*Quoted passage:*
▼▼▼

Built on composable micro-services, that are fully documented and compatible with modern stacks, they allow anyone to build the necessary integrations, workflows, and data manipulations necessary for true process orchestration. They also support the definition of contexts that allow them to be natively compatible with the data structures of the applications they are integrating. And one definitional mistake won’t bring down the whole platform because it’s not a monolithic megalith built on a house of data cards.

–> Real-Time

Not only are data pushes and pulls accomplished in real time, but the orchestration platform will automatically propagate data updates to all apps that maintain a copy of the data. Moreover, when an input the orchestration platform is an initiator of a process, the entire process will be executed without explicit instructions as each output will trigger the next step and serve as the input for that step.

–> Execution

Real orchestration platforms don’t connect apps in workflows, they execute workflows, and they do so dynamically based upon the inputs and outputs of each step. They adapt, and when transactions occur that cause exceptions that require human intervention, they learn from those interventions and dynamically construct new exception workflows on the fly, ensuring that no specific exception ever has to be manually dealt with twice.

▲▲▲

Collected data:
▼▼▼

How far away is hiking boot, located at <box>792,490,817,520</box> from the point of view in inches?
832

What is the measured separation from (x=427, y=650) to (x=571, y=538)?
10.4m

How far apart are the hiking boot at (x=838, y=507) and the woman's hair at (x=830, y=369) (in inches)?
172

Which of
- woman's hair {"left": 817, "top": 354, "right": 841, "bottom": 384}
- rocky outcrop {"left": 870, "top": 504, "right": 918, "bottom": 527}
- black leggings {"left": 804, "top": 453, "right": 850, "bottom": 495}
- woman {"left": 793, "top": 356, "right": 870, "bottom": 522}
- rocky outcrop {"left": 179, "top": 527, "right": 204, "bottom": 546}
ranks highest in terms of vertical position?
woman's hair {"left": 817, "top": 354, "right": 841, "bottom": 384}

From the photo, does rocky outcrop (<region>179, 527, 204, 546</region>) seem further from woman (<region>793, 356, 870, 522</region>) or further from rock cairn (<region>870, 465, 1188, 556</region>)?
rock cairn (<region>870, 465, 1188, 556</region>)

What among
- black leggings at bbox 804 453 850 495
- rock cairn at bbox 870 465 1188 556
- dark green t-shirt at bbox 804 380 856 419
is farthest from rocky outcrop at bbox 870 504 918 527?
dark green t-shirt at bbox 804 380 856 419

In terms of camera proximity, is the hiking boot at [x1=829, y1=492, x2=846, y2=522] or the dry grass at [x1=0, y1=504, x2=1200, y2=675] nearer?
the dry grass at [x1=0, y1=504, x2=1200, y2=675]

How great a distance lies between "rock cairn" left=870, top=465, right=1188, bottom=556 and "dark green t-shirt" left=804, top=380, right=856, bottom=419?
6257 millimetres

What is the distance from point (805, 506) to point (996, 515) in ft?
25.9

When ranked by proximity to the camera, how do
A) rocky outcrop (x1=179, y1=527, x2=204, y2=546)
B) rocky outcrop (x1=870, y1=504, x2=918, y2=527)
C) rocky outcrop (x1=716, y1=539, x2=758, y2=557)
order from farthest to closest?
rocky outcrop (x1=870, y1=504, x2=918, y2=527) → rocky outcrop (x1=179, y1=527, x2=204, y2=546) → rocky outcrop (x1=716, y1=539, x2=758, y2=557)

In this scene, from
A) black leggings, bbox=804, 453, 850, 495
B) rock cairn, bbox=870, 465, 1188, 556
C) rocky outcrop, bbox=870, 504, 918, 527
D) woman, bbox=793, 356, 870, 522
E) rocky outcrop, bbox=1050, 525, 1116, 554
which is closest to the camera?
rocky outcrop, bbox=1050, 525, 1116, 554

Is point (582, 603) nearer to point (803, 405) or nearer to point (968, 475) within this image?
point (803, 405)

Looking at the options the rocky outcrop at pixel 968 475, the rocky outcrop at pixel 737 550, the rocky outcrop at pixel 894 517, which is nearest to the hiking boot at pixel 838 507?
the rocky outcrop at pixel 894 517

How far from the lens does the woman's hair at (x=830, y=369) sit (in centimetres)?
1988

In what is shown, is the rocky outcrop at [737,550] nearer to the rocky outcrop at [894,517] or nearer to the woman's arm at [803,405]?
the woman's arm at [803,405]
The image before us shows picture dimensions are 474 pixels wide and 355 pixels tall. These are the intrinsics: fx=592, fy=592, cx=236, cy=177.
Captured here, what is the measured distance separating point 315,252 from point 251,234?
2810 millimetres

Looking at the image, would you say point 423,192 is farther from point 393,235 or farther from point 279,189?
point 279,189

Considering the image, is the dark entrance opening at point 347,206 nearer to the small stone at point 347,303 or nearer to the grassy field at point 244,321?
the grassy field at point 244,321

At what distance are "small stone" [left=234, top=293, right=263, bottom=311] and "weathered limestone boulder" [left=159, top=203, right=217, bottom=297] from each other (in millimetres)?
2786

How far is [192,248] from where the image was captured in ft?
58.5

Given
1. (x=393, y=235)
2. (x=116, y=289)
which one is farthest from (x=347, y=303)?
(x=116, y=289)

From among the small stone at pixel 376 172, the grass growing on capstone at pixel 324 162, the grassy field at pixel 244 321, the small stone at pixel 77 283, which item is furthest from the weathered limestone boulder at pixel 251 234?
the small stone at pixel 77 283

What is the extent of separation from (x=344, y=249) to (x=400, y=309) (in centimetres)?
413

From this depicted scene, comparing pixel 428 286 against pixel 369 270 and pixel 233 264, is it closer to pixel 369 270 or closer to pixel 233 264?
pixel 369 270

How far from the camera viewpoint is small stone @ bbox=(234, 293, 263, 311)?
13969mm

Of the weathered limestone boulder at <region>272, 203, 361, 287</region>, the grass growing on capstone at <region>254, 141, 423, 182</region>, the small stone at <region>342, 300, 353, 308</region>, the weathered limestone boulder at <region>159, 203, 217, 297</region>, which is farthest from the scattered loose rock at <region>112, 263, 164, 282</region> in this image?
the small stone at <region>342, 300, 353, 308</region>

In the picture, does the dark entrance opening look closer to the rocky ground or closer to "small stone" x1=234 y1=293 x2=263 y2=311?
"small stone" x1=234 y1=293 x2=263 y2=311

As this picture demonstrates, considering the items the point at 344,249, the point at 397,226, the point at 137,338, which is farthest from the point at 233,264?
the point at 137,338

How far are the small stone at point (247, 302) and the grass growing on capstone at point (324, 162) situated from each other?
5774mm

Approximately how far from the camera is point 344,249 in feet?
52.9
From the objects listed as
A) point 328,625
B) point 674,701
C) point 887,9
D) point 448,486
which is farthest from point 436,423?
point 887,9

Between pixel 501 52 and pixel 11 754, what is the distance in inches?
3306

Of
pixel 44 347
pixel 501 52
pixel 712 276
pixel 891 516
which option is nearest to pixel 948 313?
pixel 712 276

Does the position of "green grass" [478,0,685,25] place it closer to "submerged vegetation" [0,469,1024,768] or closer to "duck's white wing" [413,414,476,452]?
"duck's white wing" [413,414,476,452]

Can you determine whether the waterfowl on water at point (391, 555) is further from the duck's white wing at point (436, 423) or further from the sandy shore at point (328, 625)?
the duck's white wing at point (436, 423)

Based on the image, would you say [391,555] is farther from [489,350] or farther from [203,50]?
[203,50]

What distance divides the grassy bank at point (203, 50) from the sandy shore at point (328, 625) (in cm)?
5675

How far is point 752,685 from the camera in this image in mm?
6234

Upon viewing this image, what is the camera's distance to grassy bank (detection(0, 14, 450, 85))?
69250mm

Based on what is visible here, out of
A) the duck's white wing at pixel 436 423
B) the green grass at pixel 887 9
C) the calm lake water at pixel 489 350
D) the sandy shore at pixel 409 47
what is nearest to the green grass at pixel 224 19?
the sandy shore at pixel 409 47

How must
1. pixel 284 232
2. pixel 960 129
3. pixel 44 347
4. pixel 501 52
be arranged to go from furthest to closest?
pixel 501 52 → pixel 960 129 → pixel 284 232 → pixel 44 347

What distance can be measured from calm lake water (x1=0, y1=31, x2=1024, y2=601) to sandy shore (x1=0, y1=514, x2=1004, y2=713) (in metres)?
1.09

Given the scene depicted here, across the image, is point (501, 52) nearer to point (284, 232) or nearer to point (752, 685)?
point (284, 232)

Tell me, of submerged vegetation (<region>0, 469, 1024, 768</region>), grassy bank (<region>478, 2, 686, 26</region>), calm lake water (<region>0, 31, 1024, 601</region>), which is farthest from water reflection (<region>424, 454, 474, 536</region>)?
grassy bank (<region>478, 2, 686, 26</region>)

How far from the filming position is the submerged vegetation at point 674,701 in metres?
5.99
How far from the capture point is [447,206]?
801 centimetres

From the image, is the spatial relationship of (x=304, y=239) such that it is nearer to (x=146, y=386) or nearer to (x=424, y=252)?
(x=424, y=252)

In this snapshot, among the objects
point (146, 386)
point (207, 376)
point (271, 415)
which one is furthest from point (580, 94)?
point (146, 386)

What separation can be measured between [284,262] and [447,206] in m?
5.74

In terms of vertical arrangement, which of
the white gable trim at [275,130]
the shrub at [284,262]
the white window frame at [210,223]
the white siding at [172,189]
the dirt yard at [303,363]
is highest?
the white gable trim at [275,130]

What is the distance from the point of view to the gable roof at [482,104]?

▲▲▲

*Task directions:* Transcribe everything in the passage on orchestration platforms from "Not only are" down to "for that step.".

*Reply:*
Not only are data pushes and pulls accomplished in real time, but the orchestration platform will automatically propagate data updates to all apps that maintain a copy of the data. Moreover, when an input the orchestration platform is an initiator of a process, the entire process will be executed without explicit instructions as each output will trigger the next step and serve as the input for that step.